* _Aim of the task_:
Please set down every line of the records below exactly, without the pictures.

————————

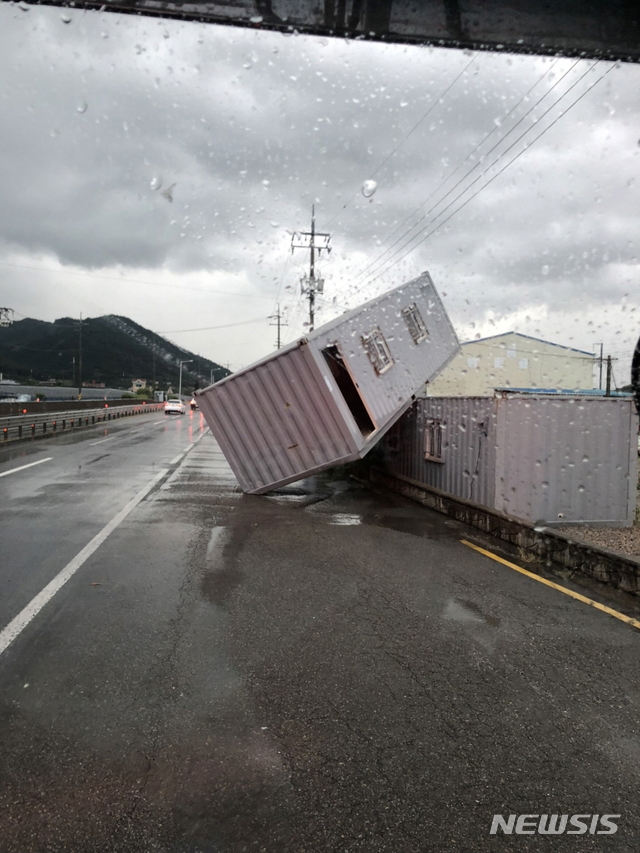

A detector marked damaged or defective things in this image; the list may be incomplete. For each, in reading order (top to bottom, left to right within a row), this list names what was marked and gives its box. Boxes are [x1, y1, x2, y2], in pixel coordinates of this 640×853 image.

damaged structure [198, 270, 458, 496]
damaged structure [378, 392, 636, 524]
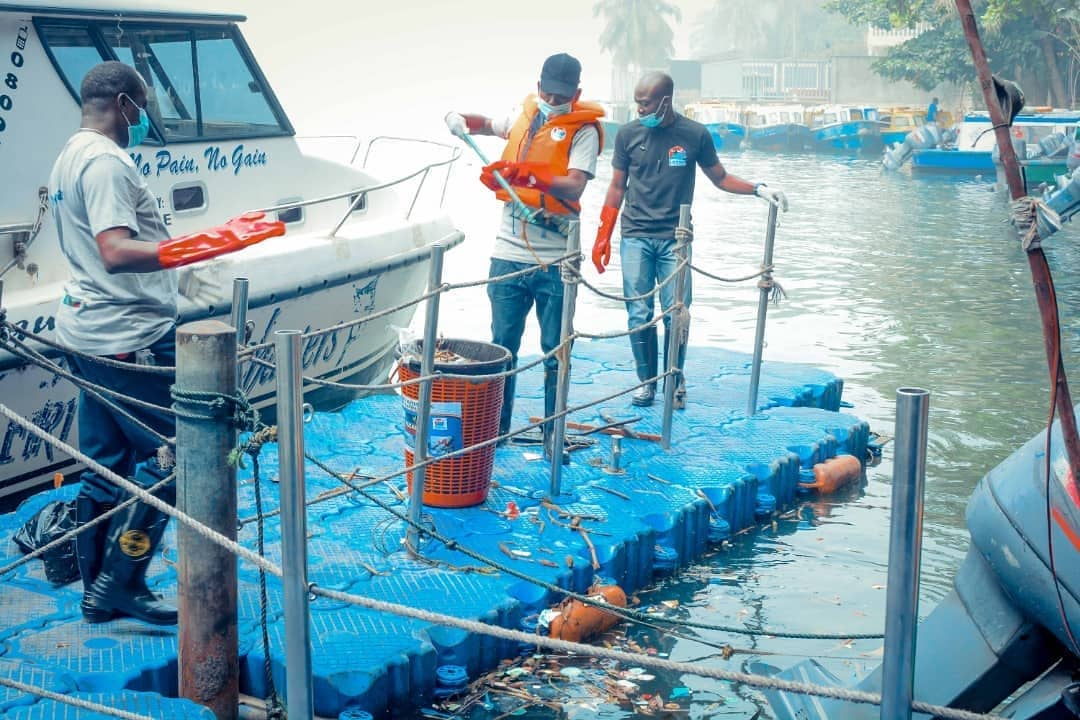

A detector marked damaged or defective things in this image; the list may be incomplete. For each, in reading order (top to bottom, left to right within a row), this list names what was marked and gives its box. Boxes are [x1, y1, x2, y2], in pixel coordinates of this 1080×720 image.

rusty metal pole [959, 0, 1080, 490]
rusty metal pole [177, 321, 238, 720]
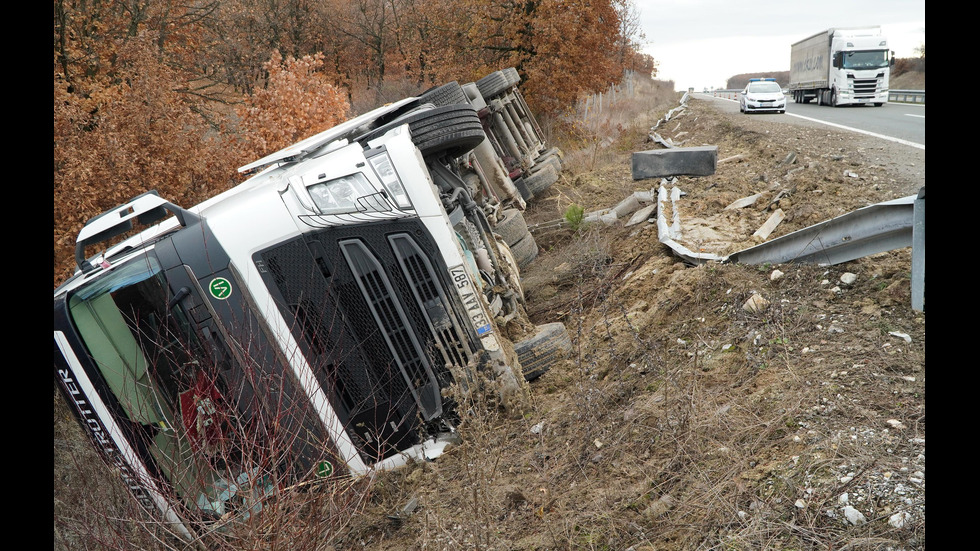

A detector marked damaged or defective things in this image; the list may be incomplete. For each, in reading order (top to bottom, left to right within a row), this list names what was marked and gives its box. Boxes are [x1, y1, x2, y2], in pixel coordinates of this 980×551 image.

————————

* _Response box_:
A detector marked damaged or defective things in this image; the list may be incomplete. For each, in reading order (top to bottom, left to right within a row), this list names what was marked and gives its box. Boxes are [x1, y1, x2, y2], in pixel coordinates of this 640×853 image.

damaged structure [198, 270, 458, 496]
damaged structure [378, 392, 636, 524]

A detector marked damaged or defective things in this image; the list may be incomplete. For each, in reading order (top to bottom, left to right within a row), this list names what was marked and gives its box. Boxes are [x1, y1, x2, y2], in pixel coordinates of this 1080×720 image.

rusty metal pole [959, 0, 1080, 490]
rusty metal pole [177, 321, 238, 720]

A detector marked damaged or defective things in this image; the list may be incomplete. For each, in reading order (top to bottom, left to right within a row), this list names what was marked and gives its box. Boxes are [x1, y1, x2, y2], in pixel coordinates of this 980×551 image.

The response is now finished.